Por Orlando Linares López
En México, los niños crecen con sueños que no tienen precio: convertirse en médicos, ingenieros, astronautas, artistas o maestros, entre otras más, pero difícilmente a alguno le gustaría ser emprendedor.
Pocos niños son conscientes que, para alcanzar sus sueños, mucho depende de las decisiones que aprendan a tomar desde temprana edad.
Cuando un niño recibe dinero, ya sea por su “domingo” o su beca u otro concepto, su primera decisión es gastarlo sin tener la menor idea de por qué. Esa escena revela uno de los grandes pendientes del sistema educativo mexicano: la formación financiera desde la infancia.
Hasta ahora, muchas generaciones de mexicanos crecimos sin comprender el valor del dinero, el ahorro, la planeación y el consumo responsable.

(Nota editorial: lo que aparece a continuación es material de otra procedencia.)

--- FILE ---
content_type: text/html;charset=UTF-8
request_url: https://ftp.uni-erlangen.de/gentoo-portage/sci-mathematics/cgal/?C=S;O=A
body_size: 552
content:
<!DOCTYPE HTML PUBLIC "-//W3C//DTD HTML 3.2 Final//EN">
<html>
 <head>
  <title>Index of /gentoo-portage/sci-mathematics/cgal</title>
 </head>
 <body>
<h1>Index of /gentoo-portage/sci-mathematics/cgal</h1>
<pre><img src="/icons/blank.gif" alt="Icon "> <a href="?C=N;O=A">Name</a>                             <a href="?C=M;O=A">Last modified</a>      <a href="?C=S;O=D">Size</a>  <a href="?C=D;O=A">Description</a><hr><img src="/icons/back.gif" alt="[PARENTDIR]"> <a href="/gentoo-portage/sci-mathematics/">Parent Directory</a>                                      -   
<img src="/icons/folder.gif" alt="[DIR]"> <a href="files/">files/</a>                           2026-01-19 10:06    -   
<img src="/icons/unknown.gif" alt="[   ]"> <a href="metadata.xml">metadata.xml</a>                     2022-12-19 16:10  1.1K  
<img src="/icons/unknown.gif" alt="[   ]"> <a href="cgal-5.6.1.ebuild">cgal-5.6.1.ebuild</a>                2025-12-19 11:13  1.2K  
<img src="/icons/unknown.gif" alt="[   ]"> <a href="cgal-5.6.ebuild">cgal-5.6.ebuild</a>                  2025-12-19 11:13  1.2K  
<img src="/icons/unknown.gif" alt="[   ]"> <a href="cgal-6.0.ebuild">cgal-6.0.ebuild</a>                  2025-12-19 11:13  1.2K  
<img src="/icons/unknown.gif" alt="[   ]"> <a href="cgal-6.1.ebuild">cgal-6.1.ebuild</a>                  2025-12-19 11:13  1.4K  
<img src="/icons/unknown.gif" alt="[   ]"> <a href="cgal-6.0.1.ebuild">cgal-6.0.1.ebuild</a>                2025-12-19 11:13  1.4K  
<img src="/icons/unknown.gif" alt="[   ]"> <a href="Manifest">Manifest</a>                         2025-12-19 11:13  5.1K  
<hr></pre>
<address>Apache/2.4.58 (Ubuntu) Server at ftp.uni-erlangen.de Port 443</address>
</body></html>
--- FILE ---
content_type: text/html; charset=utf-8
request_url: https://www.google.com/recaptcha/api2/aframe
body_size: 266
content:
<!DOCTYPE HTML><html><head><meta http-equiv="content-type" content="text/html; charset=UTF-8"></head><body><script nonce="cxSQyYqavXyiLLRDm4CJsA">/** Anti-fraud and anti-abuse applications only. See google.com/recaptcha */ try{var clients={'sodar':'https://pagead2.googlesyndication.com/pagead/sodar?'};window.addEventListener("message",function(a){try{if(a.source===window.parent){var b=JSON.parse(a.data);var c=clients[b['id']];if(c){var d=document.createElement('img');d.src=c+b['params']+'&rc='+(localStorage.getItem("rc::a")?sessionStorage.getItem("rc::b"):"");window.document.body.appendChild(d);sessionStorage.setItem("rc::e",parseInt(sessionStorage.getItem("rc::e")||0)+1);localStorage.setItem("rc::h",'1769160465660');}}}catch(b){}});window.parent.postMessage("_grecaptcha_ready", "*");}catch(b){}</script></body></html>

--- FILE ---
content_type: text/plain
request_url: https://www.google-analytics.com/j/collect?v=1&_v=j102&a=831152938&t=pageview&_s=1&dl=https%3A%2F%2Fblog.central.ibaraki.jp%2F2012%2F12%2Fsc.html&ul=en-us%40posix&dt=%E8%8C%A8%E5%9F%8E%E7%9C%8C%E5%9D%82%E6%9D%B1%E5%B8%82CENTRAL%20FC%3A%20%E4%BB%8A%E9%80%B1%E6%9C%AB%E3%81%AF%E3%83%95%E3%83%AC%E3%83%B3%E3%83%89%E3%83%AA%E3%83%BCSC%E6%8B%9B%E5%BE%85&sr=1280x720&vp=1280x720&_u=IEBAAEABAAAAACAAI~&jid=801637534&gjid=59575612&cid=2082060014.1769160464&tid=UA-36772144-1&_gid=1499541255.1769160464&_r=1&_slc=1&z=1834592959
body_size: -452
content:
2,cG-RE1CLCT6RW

Hoy, como lo establece la Comisión Nacional para la Protección y Defensa de los Usuarios de Servicios Financieros (CONDUSEF), el objetivo de la educación financiera es brindar a las personas los conocimientos, habilidades y actitudes necesarias para tomar decisiones financieras informadas y responsables que mejoren su bienestar presente y futuro.
Para muchos, dicho objetivo y acciones llegan tarde y demuestran que esperar a la edad adulta para enseñar finanzas es posible, pero tiene un costo alto, pues gran parte de la población enfrenta retos difíciles en materia de cultura financiera. Muchas familias viven al día, existe un bajo nivel de ahorro y, en ocasiones, el acceso al crédito ocurre sin la información suficiente para utilizarlo de manera responsable. Esta realidad hace indispensable que la educación financiera comience durante la infancia, cuando se forman los hábitos que acompañarán a las personas durante toda su vida.
La educación financiera no solo enseña a administrar recursos, también forma ciudadanos más conscientes, responsables y preparados para enfrentar los desafíos de la vida, por tanto, se requiere fomentar conductas financieras, hábitos de ahorro, relación emocional con el dinero, tolerancia al riesgo y la capacidad de planear a futuro.
Al respecto llama la atención, el llamado “Método Finlandia” –país referente mundial en educación- donde los niños aprenden desde los primeros años a tomar decisiones económicas con sentido crítico, a comprender el valor del dinero no como un fin, sino como una herramienta para construir su vida.
Dicho sistema combina la teoría escolar con una visita a una ciudad miniatura equipada con supermercados, bancos, cafés y oficinas ficticias. En este entorno simulado, los alumnos practican habilidades esenciales para la vida real
No se trata de una fórmula mágica, sino de una filosofía que coloca al estudiante en el centro, fomenta el pensamiento práctico y conecta el aprendizaje con la realidad cotidiana. Los niños no memorizan conceptos abstractos, sino que aprende a decidir, a prever, a cuidar.
A nivel mundial México ocupa lugares bajos en el tema de alfabetización financiera, por ello, además de considerar la referencia de Finlandia, mucho ayuda acercarse a las herramientas que impulsan organismos gubernamentales como el Banco de México, la CONDUSEF, la Comisión Nacional Bancaria y de Valores (CNBV) y la Secretaría de Educación Pública (SEP), para fortalecer la educación financiera en las nuevas generaciones; entre ellas se encuentran plataformas digitales con materiales didácticos, talleres, juegos, cursos y contenidos dirigidos a estudiantes y docentes.
Asimismo, la Estrategia Nacional de Educación Financiera (ENEF) promueve la colaboración entre instituciones públicas, privadas y educativas para incorporar la educación financiera en distintos niveles escolares y acercar estos conocimientos a toda la población. Además, eventos como la Semana Nacional de Educación Financiera permiten que miles de niñas, niños y adolescentes participen en actividades que transforman conceptos complejos en experiencias cercanas y divertidas.
Invertir hoy en la educación financiera de los niños mexicanos significa construir una generación más preparada para los retos económicos del mañana. Cada peso ahorrado, cada decisión responsable y cada hábito aprendido durante la infancia pueden convertirse, con el paso del tiempo, en la base de un país más próspero, equitativo y lleno de oportunidades para todos.